Prof. Siu said such close analysis is needed in every industry for all jobs to ensure the best possible safety measures.

Researchers, who consulted with the B.C. Centre for Disease Control and other provincial branches while they developed the tool, looked at the characteristics of 300 occupations, along with household demographics, to assess the risk factors.

They evaluated Statistics Canada’s job descriptions for issues like proximity to customers, patients, or other workers, as well as the household conditions of various employees and assigned them a risk level.

According to the tool, insurance underwriters in the region are more likely to take transit to work (45 per cent) than any other group, followed by people who teach or do research at post-secondary institutes (44 per cent). That’s a factor employers will need to think about if those people return to their offices, the analysis suggests.

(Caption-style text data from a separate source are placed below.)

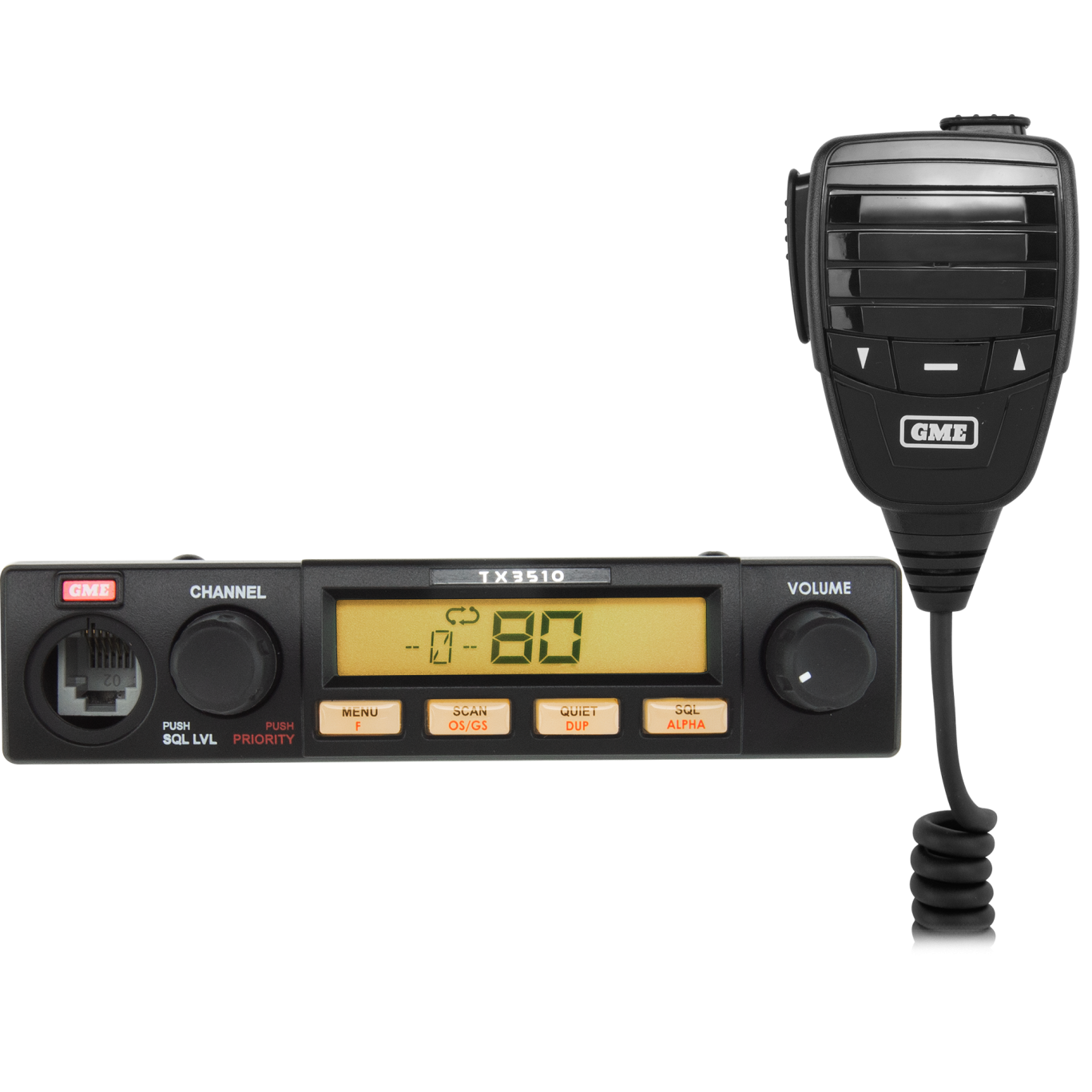 GME TX3510S 5 WATT COMPACT UHF CB RADIO WITH SCANSUITE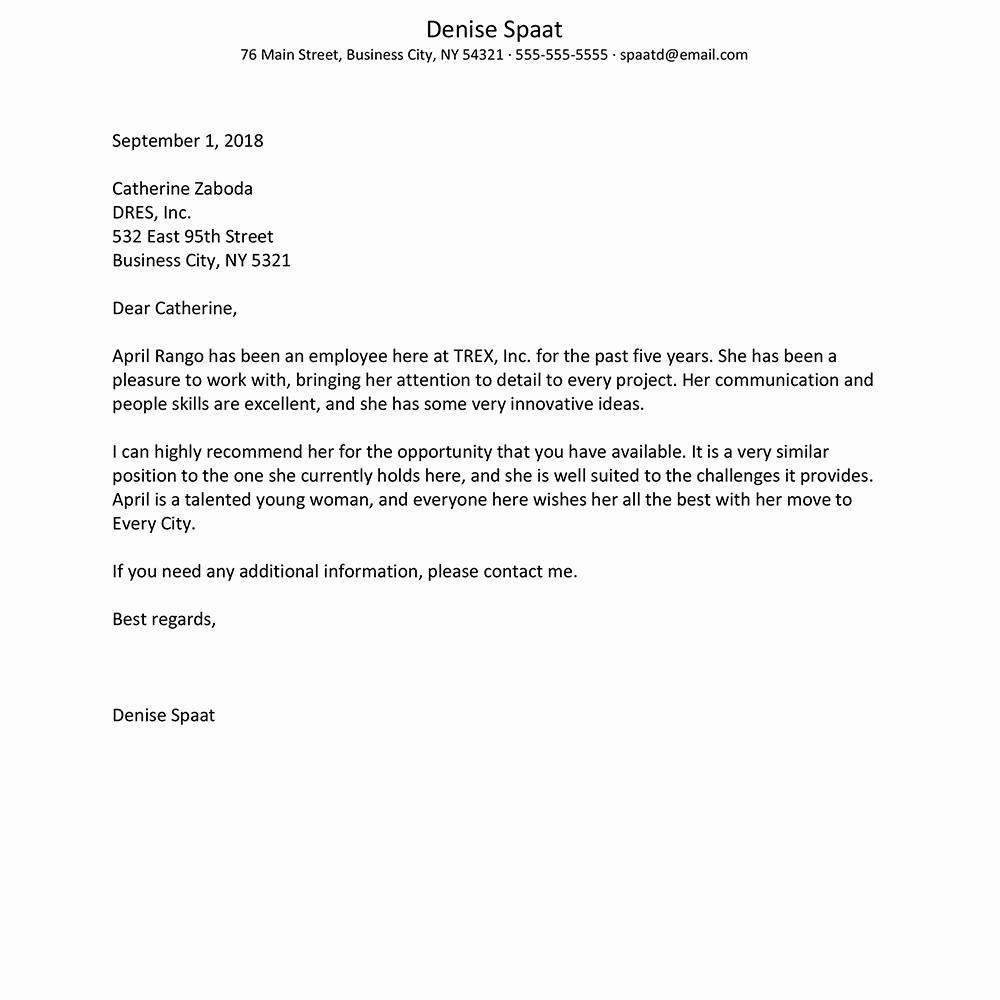 Professional Recommendation Letter Example Best Of Professional Reference Letter Sample
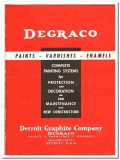 Detroit Graphite Company 1941 vintage paint catalog Degraco varnishes Detroit Graphite Company 1941 vintage paint catalog Degraco varnishes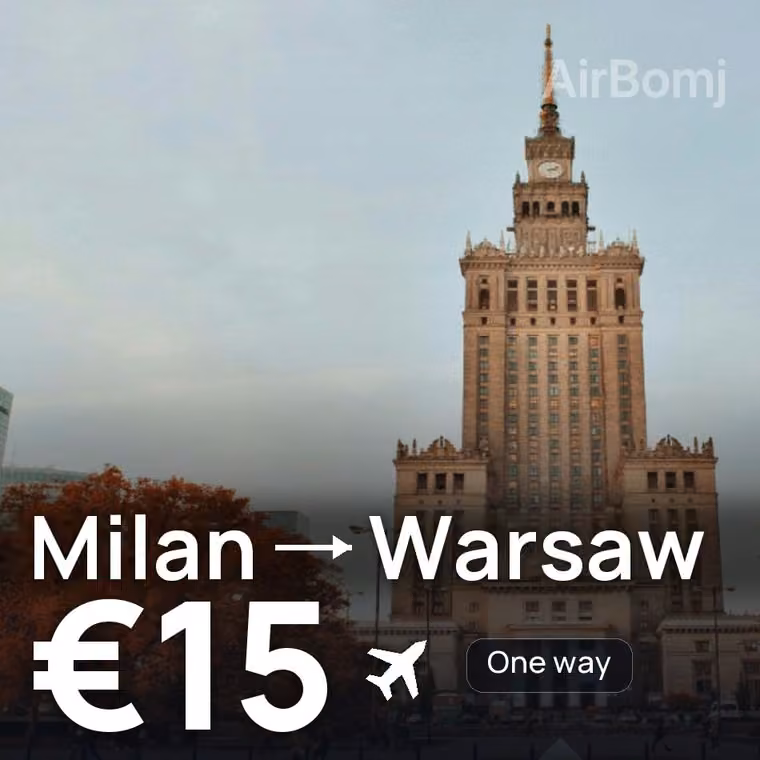 Milan → Warsaw for €15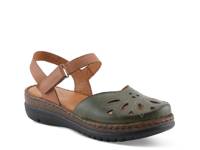 Azmira Sandal Olive Green/Multicolor view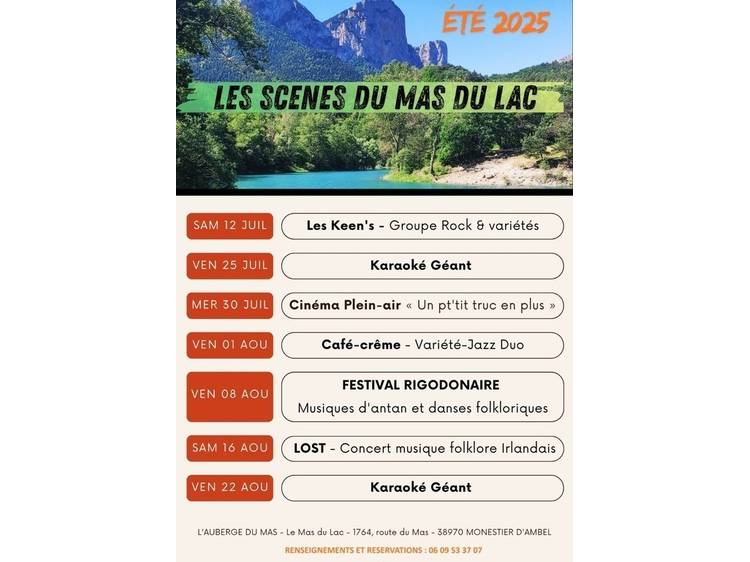 Photo 1 Karaoké Géant - Scène du Mas du Lac 2025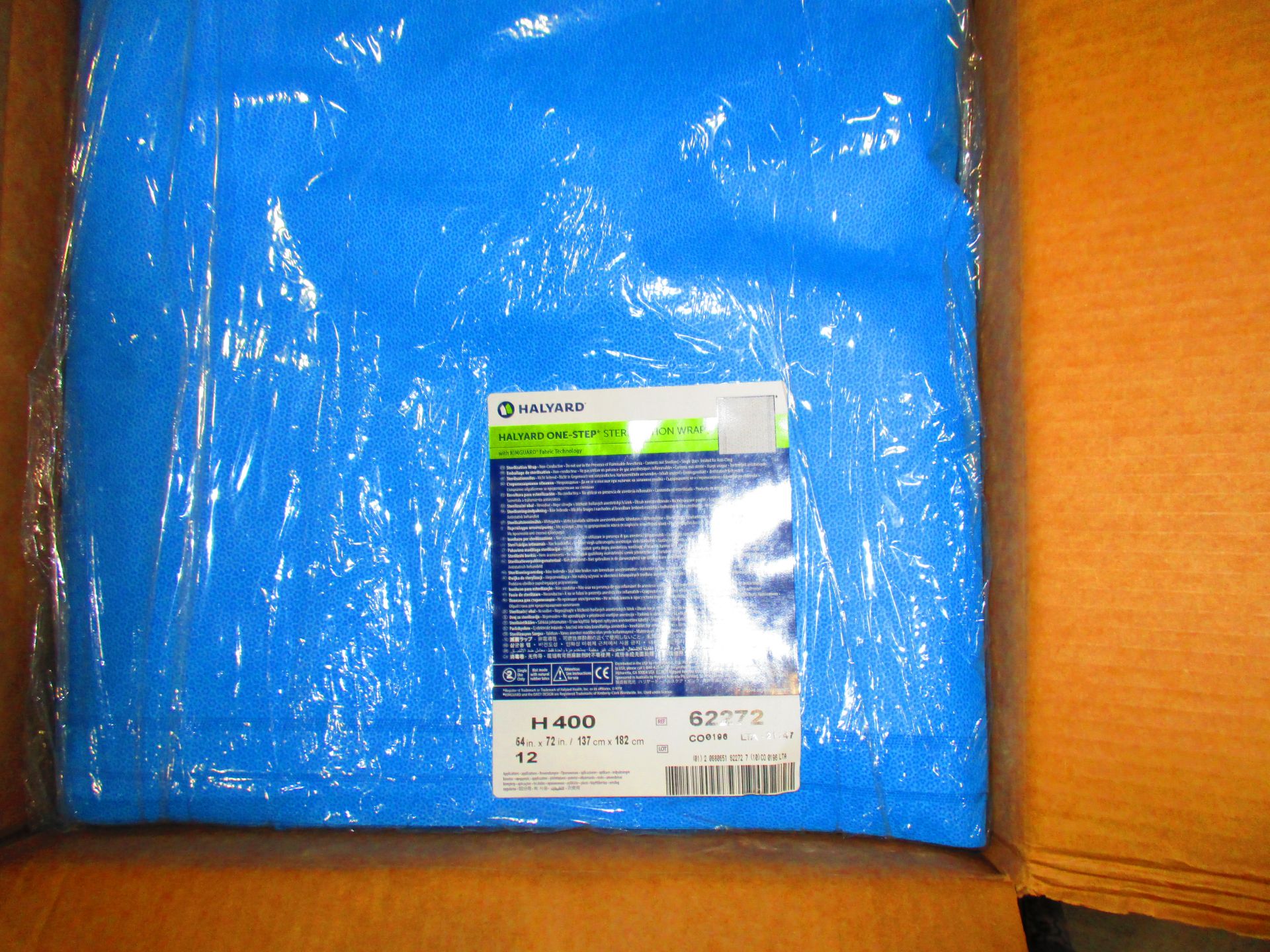 HALYARD One-Step Sterilization Wrap, 54 X 72, Ref# 6227203, 305 CASES ON 5 PALLETS, 24 EA/CS - Image 3 of 3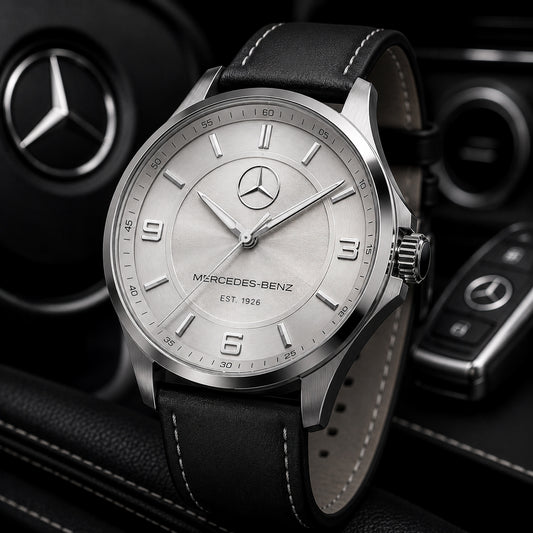 Personalized Merc Est.1926 Luxury Leather Strap Watch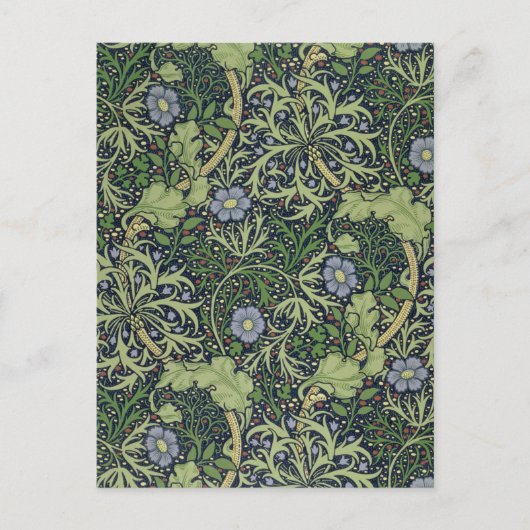 Seaweed Wallpaper Design, gedruckt von John Henry  Postkarte (Vorderseite)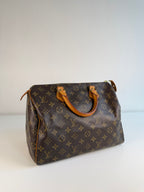 Speedy 30 en toile Monogram marron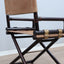 1950s McGuire bamboo and leather director's chair. Chaise metteur en scène McGuire bambou cuir 1950. McGuire Regiestuhl Bambus Leder 1950er.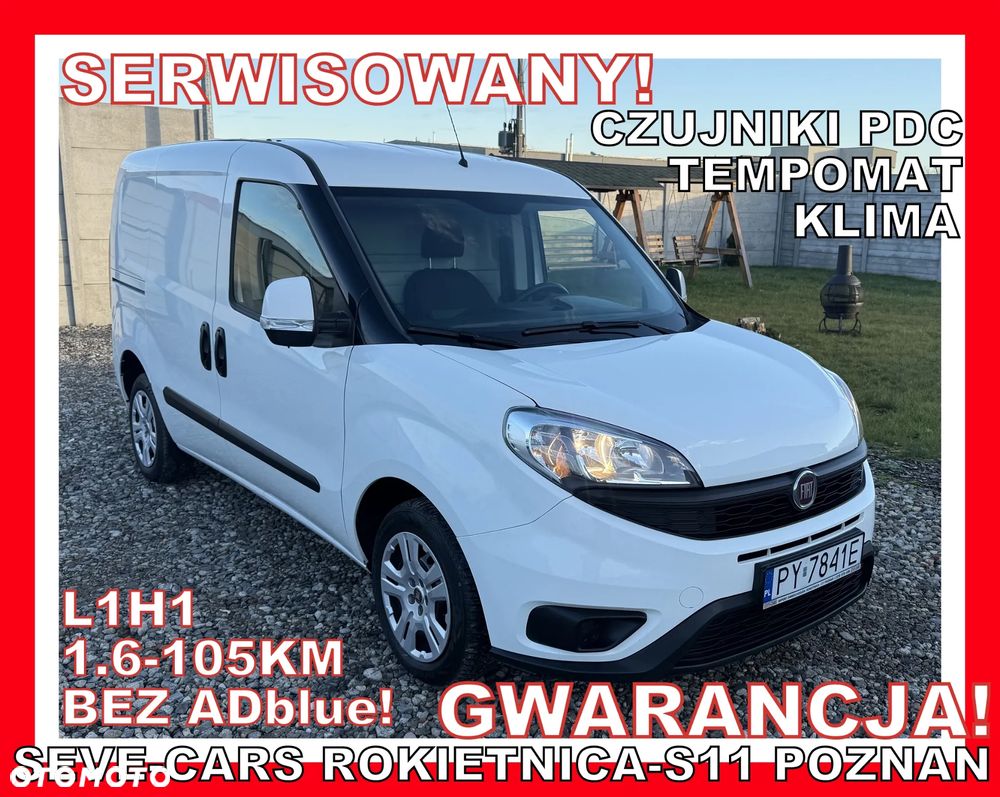 Fiat DOBLO L1H1, gwarancja, 1.6-105km,serwisowany, klima,tempomat, czujniki pdc - 1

The tool also shows which sectors have the most people with low incomes – personal and laundry services and bartending – whom governments might want to help get back to work as soon as possible, and how many live in crowded households: agricultural workers, meat and poultry factory workers, and glass cutters.

That last one helps explain outbreaks of COVID-19 related to people working in those occupations, including one at a glassworks factory in the Lower Mainland.

The tool is available at https://covid19.economics.ubc.ca/, and includes data on which sectors saw the biggest job losses and have the potential to bring the most back if safety precautions are done correctly.

The accommodations and food sector was the biggest loser, with 40,944 jobs that disappeared in February and March, while the retail sector was close behind at 39,152. The arts/entertainment/culture world lost 14,081 jobs, and construction was next, with 10,788, followed by 9,835 in education.